Take it away, Tagan.

The Mouse and the Butch Lesbian

I’ve never been that type of butch who thrives when wrapped in a blanket of machismo. Like many masculine of center gals, however, I pride myself on being useful around the house. I’m generally pretty handy, I own an impressive array of power tools, and I exceed expectations at opening pickle jars. Hidden under all these layers of androgyny, however, lingers a dark secret that I managed to keep hidden from my wife for exactly eight years.

When my mother passed away, my wife and I moved into the family home while my stepdad finished a project out of state. We are city (or at least suburb) people and the house is definitely rural. It was a big adjustment for us, but I got to be the hero for a while with renovating a couple bathrooms and installing a new oven. Everything was going so well, I should’ve known the worst was coming.

One night in early autumn I was sitting in my arm chair, watching a hockey game. My wife was upstairs, working diligently on homework for a Chemistry class. Suddenly there came a loud thump and scrabbling sound from over my shoulder. I turned to see my sixteen pound gray and white cat crouched on the kitchen floor, a mouse wriggling and screeching in his jaws.

Now, I suppose, is a good time to tell my secret. Despite my bona fides as a butch lesbian, I am afraid of mice. It’s not that I don’t like them. It’s that they terrify me. Those beady little eyes and smug, murderous whiskers. They make me want to jump on a counter and scream for my very femmey wife to come save me.

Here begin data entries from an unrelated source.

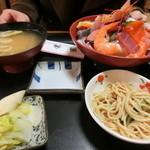 栄家 - 海鮮丼 全貌 これで750円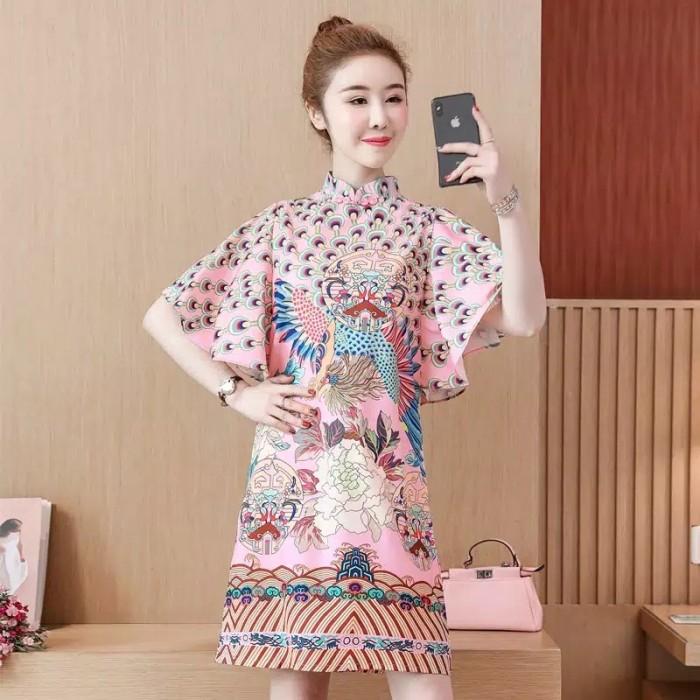 Foto Produk Dress Cheongsam Import Baju Imlek Merak Sincia CNY Cina Jumbo Big Size - Merah Muda, XL dari Angel's Wardrobe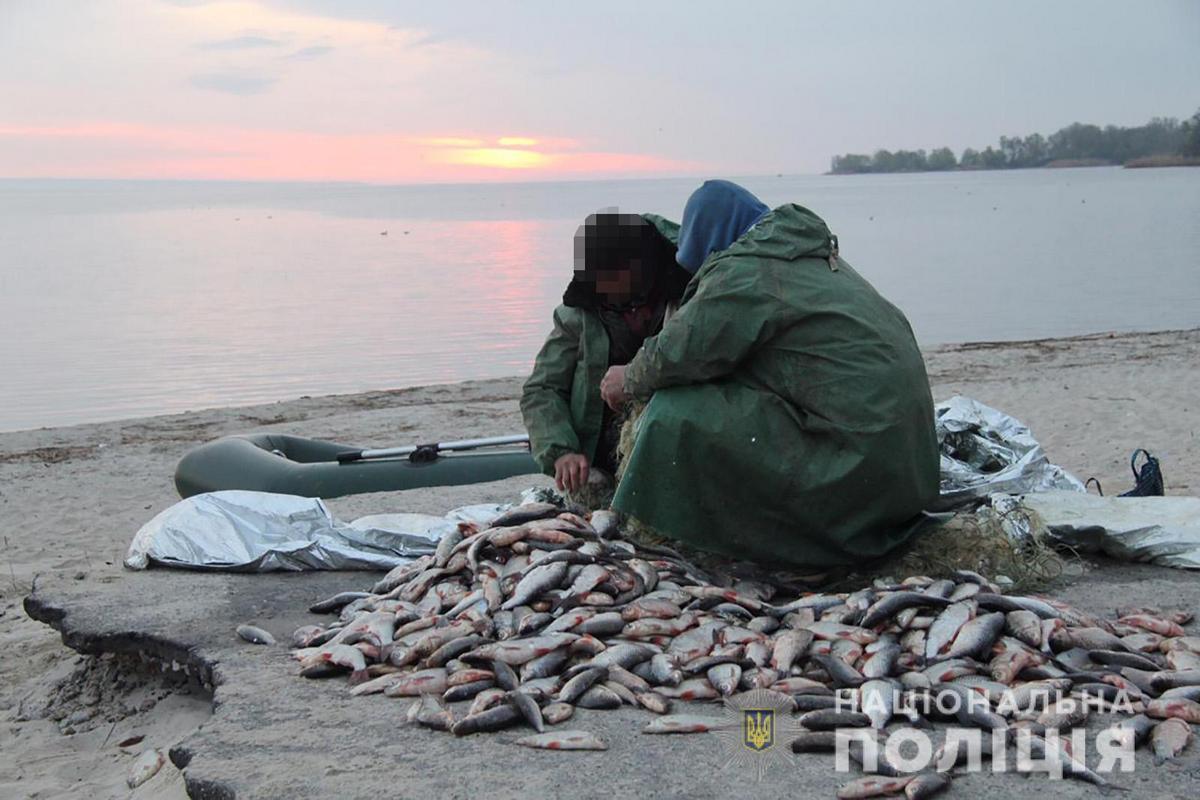В Энергодаре двое мужчин незаконно выловили плотву и карася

But now I’m getting ahead of myself.

So my kitty, Franco, sat his massive haunches on the tile and I sat my rodent-hating haunches on my armchair and we locked eyes. I could see, from the slight twitch of his whiskers and the growing panic in his expanding pupils, that he was just now realizing this particular mouse was not one of his catnip stuffed toys. He lowered his face toward the floor. I tensed. His jaws opened. I leaped out of my chair. The mouse wrestled itself free. It’s paws had barely hit the ground when he made a break for it… directly toward me.

What happened next is something of a blur. I know that Franco wandered off to lick his face in my recently vacated but still warm armchair. I know the mouse made very little progress across the floor before succumbing to his injuries. I know that my wife came running downstairs, responding to, as she later put it, my “screaming like a little girl”. I know I ended up standing on top of the kitchen counter though I was not, as my wife again described, “shaking and twitching in fear”. How this all came to pass, I don’t know. I was somewhat indisposed.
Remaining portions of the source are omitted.